Prosecutors say that Lipton left the Bryant University campus in Smithfield to buy cigarettes after a night of drinking gin and tonics in October 2006. He was speeding down Route 7 in the rain when he slammed into two cars, including one Combies was driving. Two hours after the crash, Lipton had a blood alcohol content of .156, nearly twice the legal limit.

And as Lipton posed for the Halloween photo that later appeared on the social networking Web site Facebook, Jade Combies was in Rhode Island Hospital, prosecutors say.

Superior Court Judge Daniel A. Procaccini in May sentenced Lipton, of Fairfield, Conn., to eight years in prison, with two to serve, after he pleaded guilty.

And yesterday, Procaccini seemed inclined to grant Lipton relief, despite Assistant Attorney General Jay Sullivan’s impassioned arguments against it.

Lipton had not participated in substance-abuse treatment programs while serving in the minimum security unit at the Adult Correctional Institutions, though he had a history of taking drugs, Sullivan said.

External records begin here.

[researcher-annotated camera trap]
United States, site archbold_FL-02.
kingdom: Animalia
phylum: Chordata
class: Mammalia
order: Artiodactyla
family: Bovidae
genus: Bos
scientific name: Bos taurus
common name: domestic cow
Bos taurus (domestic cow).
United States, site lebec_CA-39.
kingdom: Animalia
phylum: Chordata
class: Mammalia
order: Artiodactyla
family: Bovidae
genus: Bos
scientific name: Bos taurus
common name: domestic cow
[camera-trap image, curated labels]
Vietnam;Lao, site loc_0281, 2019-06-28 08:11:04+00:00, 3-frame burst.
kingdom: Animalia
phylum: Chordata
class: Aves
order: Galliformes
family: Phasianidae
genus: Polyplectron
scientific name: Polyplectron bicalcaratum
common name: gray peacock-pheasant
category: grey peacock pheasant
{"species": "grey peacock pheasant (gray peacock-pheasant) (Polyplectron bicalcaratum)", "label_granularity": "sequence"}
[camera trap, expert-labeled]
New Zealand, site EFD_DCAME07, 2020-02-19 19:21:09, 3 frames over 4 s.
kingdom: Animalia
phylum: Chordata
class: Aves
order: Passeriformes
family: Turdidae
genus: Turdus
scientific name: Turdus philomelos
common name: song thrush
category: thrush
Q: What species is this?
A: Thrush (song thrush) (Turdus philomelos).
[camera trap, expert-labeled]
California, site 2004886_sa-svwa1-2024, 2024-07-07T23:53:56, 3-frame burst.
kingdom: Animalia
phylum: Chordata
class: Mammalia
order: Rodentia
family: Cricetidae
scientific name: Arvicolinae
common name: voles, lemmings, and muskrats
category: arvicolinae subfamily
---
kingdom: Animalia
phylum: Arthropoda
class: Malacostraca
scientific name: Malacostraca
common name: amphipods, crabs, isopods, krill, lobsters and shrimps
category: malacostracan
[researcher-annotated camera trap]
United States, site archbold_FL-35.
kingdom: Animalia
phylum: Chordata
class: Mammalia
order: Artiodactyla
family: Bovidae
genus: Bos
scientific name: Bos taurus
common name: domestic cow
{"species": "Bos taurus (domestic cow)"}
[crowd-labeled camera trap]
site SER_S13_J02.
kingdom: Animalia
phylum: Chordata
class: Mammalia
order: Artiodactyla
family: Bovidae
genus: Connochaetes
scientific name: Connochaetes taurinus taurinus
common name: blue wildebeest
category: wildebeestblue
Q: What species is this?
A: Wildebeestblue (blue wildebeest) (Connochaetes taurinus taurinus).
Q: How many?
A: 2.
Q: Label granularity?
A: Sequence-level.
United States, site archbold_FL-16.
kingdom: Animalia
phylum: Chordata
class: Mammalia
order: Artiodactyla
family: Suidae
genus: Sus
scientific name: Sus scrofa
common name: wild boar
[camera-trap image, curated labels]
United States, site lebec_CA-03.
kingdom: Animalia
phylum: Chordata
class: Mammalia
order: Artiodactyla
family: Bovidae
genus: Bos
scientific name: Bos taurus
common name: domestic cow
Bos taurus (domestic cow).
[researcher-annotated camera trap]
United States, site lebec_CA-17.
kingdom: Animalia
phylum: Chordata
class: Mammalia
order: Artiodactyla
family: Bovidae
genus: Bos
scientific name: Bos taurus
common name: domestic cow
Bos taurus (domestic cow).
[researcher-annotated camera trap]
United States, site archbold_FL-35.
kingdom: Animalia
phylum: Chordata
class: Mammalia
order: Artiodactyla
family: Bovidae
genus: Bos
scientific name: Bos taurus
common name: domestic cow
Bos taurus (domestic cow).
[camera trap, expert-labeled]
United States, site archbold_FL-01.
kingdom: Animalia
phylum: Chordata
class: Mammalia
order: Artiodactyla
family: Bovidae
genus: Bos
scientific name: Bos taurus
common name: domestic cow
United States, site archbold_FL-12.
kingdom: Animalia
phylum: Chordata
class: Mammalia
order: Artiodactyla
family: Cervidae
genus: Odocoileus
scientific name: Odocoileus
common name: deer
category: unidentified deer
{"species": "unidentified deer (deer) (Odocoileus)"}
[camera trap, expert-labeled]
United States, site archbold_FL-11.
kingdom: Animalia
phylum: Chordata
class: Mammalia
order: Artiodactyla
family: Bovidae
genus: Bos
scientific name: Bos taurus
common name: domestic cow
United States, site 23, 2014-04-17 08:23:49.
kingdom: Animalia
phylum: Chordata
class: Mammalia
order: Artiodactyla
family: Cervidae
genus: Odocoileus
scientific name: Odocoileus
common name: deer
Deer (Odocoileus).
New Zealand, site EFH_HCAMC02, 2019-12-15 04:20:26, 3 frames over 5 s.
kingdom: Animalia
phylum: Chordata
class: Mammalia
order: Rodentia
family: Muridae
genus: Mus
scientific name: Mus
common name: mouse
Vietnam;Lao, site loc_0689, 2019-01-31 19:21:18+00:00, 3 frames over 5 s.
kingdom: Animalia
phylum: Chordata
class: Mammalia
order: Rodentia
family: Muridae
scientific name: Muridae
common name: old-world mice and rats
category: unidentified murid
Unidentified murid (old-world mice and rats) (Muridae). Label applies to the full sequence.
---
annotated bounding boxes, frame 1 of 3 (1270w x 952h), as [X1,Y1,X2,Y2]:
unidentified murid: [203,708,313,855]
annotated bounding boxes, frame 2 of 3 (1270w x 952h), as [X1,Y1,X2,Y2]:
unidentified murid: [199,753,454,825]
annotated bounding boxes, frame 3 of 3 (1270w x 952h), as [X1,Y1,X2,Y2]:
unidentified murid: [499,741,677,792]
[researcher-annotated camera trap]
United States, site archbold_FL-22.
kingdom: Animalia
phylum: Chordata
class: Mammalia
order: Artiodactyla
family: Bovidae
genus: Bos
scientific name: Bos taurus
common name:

He noted that on Wednesday a judge had sentenced a South Kingstown woman to 93 months in prison for the same offense. “The deterrent effect to society is the greatest factor to consider,” he said.

Procaccini said he did not engage in “cookie-cutter justice” that doles out the same sentences to every similar offender and said there were differences in the cases. “I certainly wouldn’t want to go before a justice system like that,” he said. He rules individually, he said, based on the facts, the law and his conscience.

Plus, Lipton had endured nationwide ridicule because of the Halloween photos, Procaccini said. That, he said, would serve to deter him from future crime.

“Judge, it’s not just a deterrent to him,” Sullivan said. He asked that the decision whether Lipton be set free early be left to the Parole Board, which will take it up next month after he has served a third of his term.

Lipton’s lawyer, Kevin Bristow, asked that Lipton be released for time served because of his participation in prison programs, solid performance in work release and strong character references.

Procaccini noted that Lipton had waived his right to ask for a sentence reduction when he entered the plea agreement, but he said he could overlook that waiver in the interest of “making sure justice is done.”

He was inclined to reduce the sentence, he said, based on Lipton’s unblemished prison performance and conduct overall. Procaccini continued the hearing on the matter to Jan. 30, after the Parole Board has held its first meeting on Lipton’s case.

Before continuing the matter, Procaccini said that Combies made televised comments after the May sentencing that she would have been satisfied if Lipton served two or three months. He also referred to her own posting on Facebook yesterday, saying “Jade Combies is going to court today to keep Joshua in prison. Wish me luck!”

“It appears to me no one’s learned anything from this case,” he said.